Rahul wants to create a rectangular garden in his backyard. The length of the garden is 11 ½ meters. The width of the garden is 3 ¼ meters. Rahul also plans to make a pathway along one said of the garden, which will be ¾ meter wide. What will be the area of the garden, excluding the pathway​



Answer :

Answer:

28.75sq meter

Step-by-step explanation:

To find the area of the garden excluding the pathway, we need to calculate the area of the garden first, then subtract the area taken up by the pathway.

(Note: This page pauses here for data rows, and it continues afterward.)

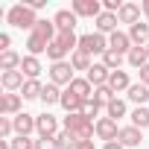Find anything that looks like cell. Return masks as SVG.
Instances as JSON below:
<instances>
[{
    "label": "cell",
    "mask_w": 149,
    "mask_h": 149,
    "mask_svg": "<svg viewBox=\"0 0 149 149\" xmlns=\"http://www.w3.org/2000/svg\"><path fill=\"white\" fill-rule=\"evenodd\" d=\"M56 35H58V29H56V24H53V21H38V24H35V29L29 32V38H26V50H29V56L47 53V50H50V44L56 41Z\"/></svg>",
    "instance_id": "1"
},
{
    "label": "cell",
    "mask_w": 149,
    "mask_h": 149,
    "mask_svg": "<svg viewBox=\"0 0 149 149\" xmlns=\"http://www.w3.org/2000/svg\"><path fill=\"white\" fill-rule=\"evenodd\" d=\"M64 132H70L76 140H91L97 132V123L88 120L85 114H67L64 117Z\"/></svg>",
    "instance_id": "2"
},
{
    "label": "cell",
    "mask_w": 149,
    "mask_h": 149,
    "mask_svg": "<svg viewBox=\"0 0 149 149\" xmlns=\"http://www.w3.org/2000/svg\"><path fill=\"white\" fill-rule=\"evenodd\" d=\"M70 50H73V53L79 50V38L73 35V32H58L56 41H53L50 50H47V58H50L53 64H56V61H64V56H67Z\"/></svg>",
    "instance_id": "3"
},
{
    "label": "cell",
    "mask_w": 149,
    "mask_h": 149,
    "mask_svg": "<svg viewBox=\"0 0 149 149\" xmlns=\"http://www.w3.org/2000/svg\"><path fill=\"white\" fill-rule=\"evenodd\" d=\"M6 21H9L12 26H18V29H35V24H38V18H35V9H29L26 3H18V6H12V9L6 12Z\"/></svg>",
    "instance_id": "4"
},
{
    "label": "cell",
    "mask_w": 149,
    "mask_h": 149,
    "mask_svg": "<svg viewBox=\"0 0 149 149\" xmlns=\"http://www.w3.org/2000/svg\"><path fill=\"white\" fill-rule=\"evenodd\" d=\"M79 50L82 53H88V56H94V53H108V38L102 35V32H88V35H82L79 38Z\"/></svg>",
    "instance_id": "5"
},
{
    "label": "cell",
    "mask_w": 149,
    "mask_h": 149,
    "mask_svg": "<svg viewBox=\"0 0 149 149\" xmlns=\"http://www.w3.org/2000/svg\"><path fill=\"white\" fill-rule=\"evenodd\" d=\"M73 79H76V76H73V64H70V61H56V64L50 67V82H53V85H67V88H70Z\"/></svg>",
    "instance_id": "6"
},
{
    "label": "cell",
    "mask_w": 149,
    "mask_h": 149,
    "mask_svg": "<svg viewBox=\"0 0 149 149\" xmlns=\"http://www.w3.org/2000/svg\"><path fill=\"white\" fill-rule=\"evenodd\" d=\"M97 137L105 140V143H114V140L120 137L117 120H111V117H100V120H97Z\"/></svg>",
    "instance_id": "7"
},
{
    "label": "cell",
    "mask_w": 149,
    "mask_h": 149,
    "mask_svg": "<svg viewBox=\"0 0 149 149\" xmlns=\"http://www.w3.org/2000/svg\"><path fill=\"white\" fill-rule=\"evenodd\" d=\"M73 12H76V18H100L102 6L100 0H73Z\"/></svg>",
    "instance_id": "8"
},
{
    "label": "cell",
    "mask_w": 149,
    "mask_h": 149,
    "mask_svg": "<svg viewBox=\"0 0 149 149\" xmlns=\"http://www.w3.org/2000/svg\"><path fill=\"white\" fill-rule=\"evenodd\" d=\"M12 123H15L18 137H29V132H38V120L32 114H26V111H21L18 117H12Z\"/></svg>",
    "instance_id": "9"
},
{
    "label": "cell",
    "mask_w": 149,
    "mask_h": 149,
    "mask_svg": "<svg viewBox=\"0 0 149 149\" xmlns=\"http://www.w3.org/2000/svg\"><path fill=\"white\" fill-rule=\"evenodd\" d=\"M76 12H73V9H58L56 12V18H53V24H56V29L58 32H73V29H76Z\"/></svg>",
    "instance_id": "10"
},
{
    "label": "cell",
    "mask_w": 149,
    "mask_h": 149,
    "mask_svg": "<svg viewBox=\"0 0 149 149\" xmlns=\"http://www.w3.org/2000/svg\"><path fill=\"white\" fill-rule=\"evenodd\" d=\"M108 50H114V53H120V56H129V50H132V38H129V32H111V38H108Z\"/></svg>",
    "instance_id": "11"
},
{
    "label": "cell",
    "mask_w": 149,
    "mask_h": 149,
    "mask_svg": "<svg viewBox=\"0 0 149 149\" xmlns=\"http://www.w3.org/2000/svg\"><path fill=\"white\" fill-rule=\"evenodd\" d=\"M35 120H38V134H41V137H56V134H58V120H56L53 114L44 111V114H38Z\"/></svg>",
    "instance_id": "12"
},
{
    "label": "cell",
    "mask_w": 149,
    "mask_h": 149,
    "mask_svg": "<svg viewBox=\"0 0 149 149\" xmlns=\"http://www.w3.org/2000/svg\"><path fill=\"white\" fill-rule=\"evenodd\" d=\"M85 79H88L94 88H102V85H108V79H111V70L100 61V64H94V67L88 70V76H85Z\"/></svg>",
    "instance_id": "13"
},
{
    "label": "cell",
    "mask_w": 149,
    "mask_h": 149,
    "mask_svg": "<svg viewBox=\"0 0 149 149\" xmlns=\"http://www.w3.org/2000/svg\"><path fill=\"white\" fill-rule=\"evenodd\" d=\"M21 114V97L18 94H3L0 100V117H18Z\"/></svg>",
    "instance_id": "14"
},
{
    "label": "cell",
    "mask_w": 149,
    "mask_h": 149,
    "mask_svg": "<svg viewBox=\"0 0 149 149\" xmlns=\"http://www.w3.org/2000/svg\"><path fill=\"white\" fill-rule=\"evenodd\" d=\"M140 9H143V6H137V3H123V9L117 12L120 24H129V26L140 24Z\"/></svg>",
    "instance_id": "15"
},
{
    "label": "cell",
    "mask_w": 149,
    "mask_h": 149,
    "mask_svg": "<svg viewBox=\"0 0 149 149\" xmlns=\"http://www.w3.org/2000/svg\"><path fill=\"white\" fill-rule=\"evenodd\" d=\"M61 105L67 108V114H82V105H85V100H79L76 94H73V91L67 88V91H61Z\"/></svg>",
    "instance_id": "16"
},
{
    "label": "cell",
    "mask_w": 149,
    "mask_h": 149,
    "mask_svg": "<svg viewBox=\"0 0 149 149\" xmlns=\"http://www.w3.org/2000/svg\"><path fill=\"white\" fill-rule=\"evenodd\" d=\"M117 24H120V18L114 15V12H102L100 18H97V32H117Z\"/></svg>",
    "instance_id": "17"
},
{
    "label": "cell",
    "mask_w": 149,
    "mask_h": 149,
    "mask_svg": "<svg viewBox=\"0 0 149 149\" xmlns=\"http://www.w3.org/2000/svg\"><path fill=\"white\" fill-rule=\"evenodd\" d=\"M129 38H132V44H134V47H140V44H149V24L143 21V24H134V26H129Z\"/></svg>",
    "instance_id": "18"
},
{
    "label": "cell",
    "mask_w": 149,
    "mask_h": 149,
    "mask_svg": "<svg viewBox=\"0 0 149 149\" xmlns=\"http://www.w3.org/2000/svg\"><path fill=\"white\" fill-rule=\"evenodd\" d=\"M0 82H3V88L12 94V91L24 88V73H21V70H6L3 76H0Z\"/></svg>",
    "instance_id": "19"
},
{
    "label": "cell",
    "mask_w": 149,
    "mask_h": 149,
    "mask_svg": "<svg viewBox=\"0 0 149 149\" xmlns=\"http://www.w3.org/2000/svg\"><path fill=\"white\" fill-rule=\"evenodd\" d=\"M21 73L26 79H38V73H41V61H38V56H24V61H21Z\"/></svg>",
    "instance_id": "20"
},
{
    "label": "cell",
    "mask_w": 149,
    "mask_h": 149,
    "mask_svg": "<svg viewBox=\"0 0 149 149\" xmlns=\"http://www.w3.org/2000/svg\"><path fill=\"white\" fill-rule=\"evenodd\" d=\"M123 146H140V129L137 126H126V129H120V137H117Z\"/></svg>",
    "instance_id": "21"
},
{
    "label": "cell",
    "mask_w": 149,
    "mask_h": 149,
    "mask_svg": "<svg viewBox=\"0 0 149 149\" xmlns=\"http://www.w3.org/2000/svg\"><path fill=\"white\" fill-rule=\"evenodd\" d=\"M21 61H24V58H21L15 50L0 53V70H3V73H6V70H21Z\"/></svg>",
    "instance_id": "22"
},
{
    "label": "cell",
    "mask_w": 149,
    "mask_h": 149,
    "mask_svg": "<svg viewBox=\"0 0 149 149\" xmlns=\"http://www.w3.org/2000/svg\"><path fill=\"white\" fill-rule=\"evenodd\" d=\"M108 88L117 94V91H129L132 88V82H129V73L126 70H114L111 73V79H108Z\"/></svg>",
    "instance_id": "23"
},
{
    "label": "cell",
    "mask_w": 149,
    "mask_h": 149,
    "mask_svg": "<svg viewBox=\"0 0 149 149\" xmlns=\"http://www.w3.org/2000/svg\"><path fill=\"white\" fill-rule=\"evenodd\" d=\"M70 91L76 94L79 100H85V102H88V100H91V94H94V85H91L88 79H73V82H70Z\"/></svg>",
    "instance_id": "24"
},
{
    "label": "cell",
    "mask_w": 149,
    "mask_h": 149,
    "mask_svg": "<svg viewBox=\"0 0 149 149\" xmlns=\"http://www.w3.org/2000/svg\"><path fill=\"white\" fill-rule=\"evenodd\" d=\"M126 58H129V64H132V67H137V70L149 64V56H146V47H132Z\"/></svg>",
    "instance_id": "25"
},
{
    "label": "cell",
    "mask_w": 149,
    "mask_h": 149,
    "mask_svg": "<svg viewBox=\"0 0 149 149\" xmlns=\"http://www.w3.org/2000/svg\"><path fill=\"white\" fill-rule=\"evenodd\" d=\"M41 91H44V85L38 79H26L24 88H21V97L24 100H41Z\"/></svg>",
    "instance_id": "26"
},
{
    "label": "cell",
    "mask_w": 149,
    "mask_h": 149,
    "mask_svg": "<svg viewBox=\"0 0 149 149\" xmlns=\"http://www.w3.org/2000/svg\"><path fill=\"white\" fill-rule=\"evenodd\" d=\"M129 100H132V102H134V105L140 108L143 102H149V88H146L143 82H137V85H132V88H129Z\"/></svg>",
    "instance_id": "27"
},
{
    "label": "cell",
    "mask_w": 149,
    "mask_h": 149,
    "mask_svg": "<svg viewBox=\"0 0 149 149\" xmlns=\"http://www.w3.org/2000/svg\"><path fill=\"white\" fill-rule=\"evenodd\" d=\"M41 102L44 105H56V102H61V91H58V85H44V91H41Z\"/></svg>",
    "instance_id": "28"
},
{
    "label": "cell",
    "mask_w": 149,
    "mask_h": 149,
    "mask_svg": "<svg viewBox=\"0 0 149 149\" xmlns=\"http://www.w3.org/2000/svg\"><path fill=\"white\" fill-rule=\"evenodd\" d=\"M70 64H73V70H91V67H94L91 56H88V53H82V50H76V53L70 56Z\"/></svg>",
    "instance_id": "29"
},
{
    "label": "cell",
    "mask_w": 149,
    "mask_h": 149,
    "mask_svg": "<svg viewBox=\"0 0 149 149\" xmlns=\"http://www.w3.org/2000/svg\"><path fill=\"white\" fill-rule=\"evenodd\" d=\"M132 126H137V129H149V108H134L132 111Z\"/></svg>",
    "instance_id": "30"
},
{
    "label": "cell",
    "mask_w": 149,
    "mask_h": 149,
    "mask_svg": "<svg viewBox=\"0 0 149 149\" xmlns=\"http://www.w3.org/2000/svg\"><path fill=\"white\" fill-rule=\"evenodd\" d=\"M94 100H97L100 105H108V102L117 100V97H114V91H111L108 85H102V88H94Z\"/></svg>",
    "instance_id": "31"
},
{
    "label": "cell",
    "mask_w": 149,
    "mask_h": 149,
    "mask_svg": "<svg viewBox=\"0 0 149 149\" xmlns=\"http://www.w3.org/2000/svg\"><path fill=\"white\" fill-rule=\"evenodd\" d=\"M102 64H105V67H108V70L114 73V70H117V67L123 64V56H120V53H114V50H108V53L102 56Z\"/></svg>",
    "instance_id": "32"
},
{
    "label": "cell",
    "mask_w": 149,
    "mask_h": 149,
    "mask_svg": "<svg viewBox=\"0 0 149 149\" xmlns=\"http://www.w3.org/2000/svg\"><path fill=\"white\" fill-rule=\"evenodd\" d=\"M105 111H108V117H111V120H117V117H123V114H126V102H123V100H111V102L105 105Z\"/></svg>",
    "instance_id": "33"
},
{
    "label": "cell",
    "mask_w": 149,
    "mask_h": 149,
    "mask_svg": "<svg viewBox=\"0 0 149 149\" xmlns=\"http://www.w3.org/2000/svg\"><path fill=\"white\" fill-rule=\"evenodd\" d=\"M100 108H102V105H100V102H97V100H88V102H85V105H82V114H85V117H88V120H94V117H97V114H100Z\"/></svg>",
    "instance_id": "34"
},
{
    "label": "cell",
    "mask_w": 149,
    "mask_h": 149,
    "mask_svg": "<svg viewBox=\"0 0 149 149\" xmlns=\"http://www.w3.org/2000/svg\"><path fill=\"white\" fill-rule=\"evenodd\" d=\"M12 132H15V123H12L9 117H0V137L6 140V137H9Z\"/></svg>",
    "instance_id": "35"
},
{
    "label": "cell",
    "mask_w": 149,
    "mask_h": 149,
    "mask_svg": "<svg viewBox=\"0 0 149 149\" xmlns=\"http://www.w3.org/2000/svg\"><path fill=\"white\" fill-rule=\"evenodd\" d=\"M12 149H35V143L29 137H15L12 140Z\"/></svg>",
    "instance_id": "36"
},
{
    "label": "cell",
    "mask_w": 149,
    "mask_h": 149,
    "mask_svg": "<svg viewBox=\"0 0 149 149\" xmlns=\"http://www.w3.org/2000/svg\"><path fill=\"white\" fill-rule=\"evenodd\" d=\"M9 44H12V38H9L6 32H0V50L6 53V50H9Z\"/></svg>",
    "instance_id": "37"
},
{
    "label": "cell",
    "mask_w": 149,
    "mask_h": 149,
    "mask_svg": "<svg viewBox=\"0 0 149 149\" xmlns=\"http://www.w3.org/2000/svg\"><path fill=\"white\" fill-rule=\"evenodd\" d=\"M140 82L149 88V64H146V67H140Z\"/></svg>",
    "instance_id": "38"
},
{
    "label": "cell",
    "mask_w": 149,
    "mask_h": 149,
    "mask_svg": "<svg viewBox=\"0 0 149 149\" xmlns=\"http://www.w3.org/2000/svg\"><path fill=\"white\" fill-rule=\"evenodd\" d=\"M73 149H94V140H79Z\"/></svg>",
    "instance_id": "39"
},
{
    "label": "cell",
    "mask_w": 149,
    "mask_h": 149,
    "mask_svg": "<svg viewBox=\"0 0 149 149\" xmlns=\"http://www.w3.org/2000/svg\"><path fill=\"white\" fill-rule=\"evenodd\" d=\"M102 149H123V143H120V140H114V143H105Z\"/></svg>",
    "instance_id": "40"
},
{
    "label": "cell",
    "mask_w": 149,
    "mask_h": 149,
    "mask_svg": "<svg viewBox=\"0 0 149 149\" xmlns=\"http://www.w3.org/2000/svg\"><path fill=\"white\" fill-rule=\"evenodd\" d=\"M143 12H146V24H149V0H143Z\"/></svg>",
    "instance_id": "41"
},
{
    "label": "cell",
    "mask_w": 149,
    "mask_h": 149,
    "mask_svg": "<svg viewBox=\"0 0 149 149\" xmlns=\"http://www.w3.org/2000/svg\"><path fill=\"white\" fill-rule=\"evenodd\" d=\"M146 56H149V44H146Z\"/></svg>",
    "instance_id": "42"
}]
</instances>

1. **Calculate the area of the garden:**

- Length of the garden: \(11 \frac{1}{2} \) meters \( = 11.5 \) meters

- Width of the garden: \(3 \frac{1}{4} \) meters \( = 3.25 \) meters

The area of the garden is:

\[

\text{Area} = \text{Length} \times \text{Width} = 11.5 \times 3.25 = 37.375 \text{ square meters}

\]

2. **Calculate the area of the pathway:**

- Width of the pathway: \( \frac{3}{4} \) meter \( = 0.75 \) meter

- Length of the pathway will be the same as the length of the garden: \(11.5 \) meters

The area of the pathway is:

\[

\text{Area of the pathway} = \text{Length of the garden} \times \text{Width of the pathway} = 11.5 \times 0.75 = 8.625 \text{ square meters}

\]

3. **Subtract the area of the pathway from the total area of the garden:**

\[

\text{Area excluding pathway} = 37.375 - 8.625 = 28.75 \text{ square meters}

\]

Thus, the area of the garden excluding the pathway is \(28.75\) square meters.